I imagine that the answer to both is yes, but I have no idea how to prove this. I thought a bit about three cases below.
- $n=2$
For monic quadratics, a sufficient lower bound is $a_0 - \frac{a_1^2}{4}$. This satisfies (1), (2) and it is also optimal.
- $n=4$
In this case, we could differentiate to find the stationary points of $f$, and write the minimum of $f$ evaluated at these points in a closed-form (using the absolute value function).
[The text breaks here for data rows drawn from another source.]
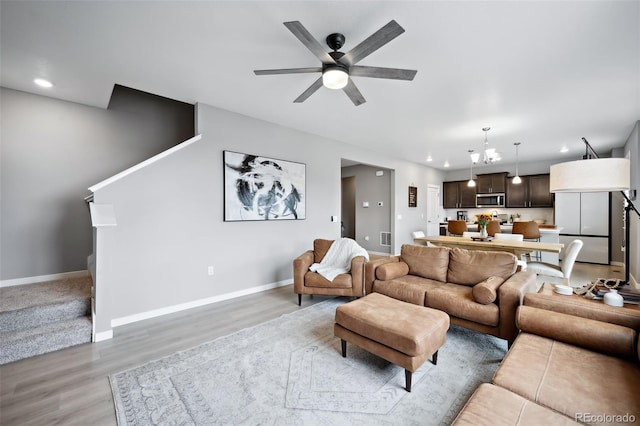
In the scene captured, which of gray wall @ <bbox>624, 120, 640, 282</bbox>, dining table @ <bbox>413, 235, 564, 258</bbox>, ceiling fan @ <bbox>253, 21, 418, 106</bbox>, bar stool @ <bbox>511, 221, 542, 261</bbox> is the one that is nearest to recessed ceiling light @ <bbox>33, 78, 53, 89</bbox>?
ceiling fan @ <bbox>253, 21, 418, 106</bbox>

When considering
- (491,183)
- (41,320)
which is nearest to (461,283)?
(41,320)

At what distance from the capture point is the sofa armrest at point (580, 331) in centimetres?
148

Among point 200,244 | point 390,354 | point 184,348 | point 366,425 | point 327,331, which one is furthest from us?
point 200,244

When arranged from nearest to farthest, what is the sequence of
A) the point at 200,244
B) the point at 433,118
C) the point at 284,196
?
the point at 200,244 < the point at 433,118 < the point at 284,196

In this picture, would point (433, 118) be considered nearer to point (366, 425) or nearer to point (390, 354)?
point (390, 354)

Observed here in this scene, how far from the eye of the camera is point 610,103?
11.1ft

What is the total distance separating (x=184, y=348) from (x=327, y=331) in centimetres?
136

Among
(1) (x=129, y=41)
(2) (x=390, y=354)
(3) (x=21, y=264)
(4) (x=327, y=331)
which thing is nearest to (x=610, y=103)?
(2) (x=390, y=354)

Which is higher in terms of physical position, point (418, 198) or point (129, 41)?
point (129, 41)

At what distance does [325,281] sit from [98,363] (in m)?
2.29

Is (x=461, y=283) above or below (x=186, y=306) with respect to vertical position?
above

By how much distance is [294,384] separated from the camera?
1894 millimetres

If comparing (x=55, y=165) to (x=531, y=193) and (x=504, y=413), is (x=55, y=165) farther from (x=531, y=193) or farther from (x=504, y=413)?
(x=531, y=193)

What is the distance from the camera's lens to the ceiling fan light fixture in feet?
6.75
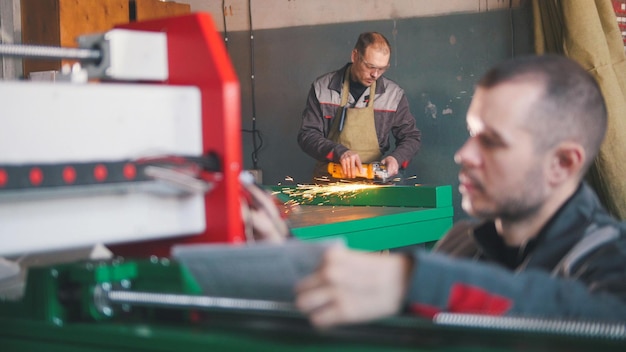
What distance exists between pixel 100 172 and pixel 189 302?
0.21 metres

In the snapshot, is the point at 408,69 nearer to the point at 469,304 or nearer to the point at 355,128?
the point at 355,128

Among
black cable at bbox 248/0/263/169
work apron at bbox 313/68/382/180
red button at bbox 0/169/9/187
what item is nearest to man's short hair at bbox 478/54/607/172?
red button at bbox 0/169/9/187

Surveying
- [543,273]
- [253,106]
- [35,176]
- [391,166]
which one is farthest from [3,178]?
[253,106]

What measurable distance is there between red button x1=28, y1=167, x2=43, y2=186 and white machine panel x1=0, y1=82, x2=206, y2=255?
0.02 metres

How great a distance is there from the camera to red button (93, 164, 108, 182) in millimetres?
1196

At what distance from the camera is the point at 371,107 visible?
16.9ft

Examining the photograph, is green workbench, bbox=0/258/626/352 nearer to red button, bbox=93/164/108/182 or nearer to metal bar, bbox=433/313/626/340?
metal bar, bbox=433/313/626/340

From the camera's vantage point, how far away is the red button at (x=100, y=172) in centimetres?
120

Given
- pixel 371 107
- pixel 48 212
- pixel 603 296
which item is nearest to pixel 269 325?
pixel 48 212

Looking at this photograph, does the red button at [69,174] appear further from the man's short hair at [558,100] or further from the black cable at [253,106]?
the black cable at [253,106]

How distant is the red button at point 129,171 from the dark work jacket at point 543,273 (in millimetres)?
433

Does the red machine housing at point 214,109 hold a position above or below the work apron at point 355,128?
above

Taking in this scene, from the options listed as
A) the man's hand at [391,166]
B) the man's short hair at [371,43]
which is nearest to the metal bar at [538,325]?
the man's hand at [391,166]

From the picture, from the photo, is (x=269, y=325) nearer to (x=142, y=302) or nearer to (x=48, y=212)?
(x=142, y=302)
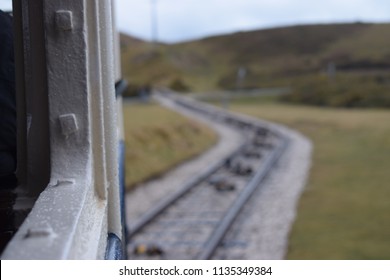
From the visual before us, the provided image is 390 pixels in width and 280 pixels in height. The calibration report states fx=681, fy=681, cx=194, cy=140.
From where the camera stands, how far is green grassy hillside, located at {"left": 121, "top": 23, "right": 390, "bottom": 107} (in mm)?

This satisfies (1) and is again optimal, but does not satisfy (2).
- $n \ge 6$
No immediate solutions, since polynomials of degree $\ge5$ have no closed-form solutions.
Suppose that $\{r_0,...r_k\}$ is the zero set of $f$, in ascending order. Then $f$ attains its minimum in $[r_0,r_k]$. (If the zero set is empty, then $0$ is a lower bound.) Thus, it may be possible to simplify this problem by using bounds on the locations of the roots of polynomials, if any are known.
If I’m not mistaken, let $S=1+\sum_{i=0}^{n-1}{|a_i|}$. Then $-S^n$ should be such a lower bound.
Indeed, if $|x| \geq S$, then $f(x) \geq S^n-\sum_{i=0}^{n-1}{S^{i}|a_{i}|}\geq S^n-\sum_{i=0}^{n-1}{|a_i|S^{n-1}} \geq S^{n-1} \geq 0$.
But if $|x| \leq S$, then $f(x) \geq -\sum_{i=0}^{n-1}{|a_i|S^i} \geq -S^{n-1}\sum_{i=0}^{n-1}{|a_i|} \geq -S^n$.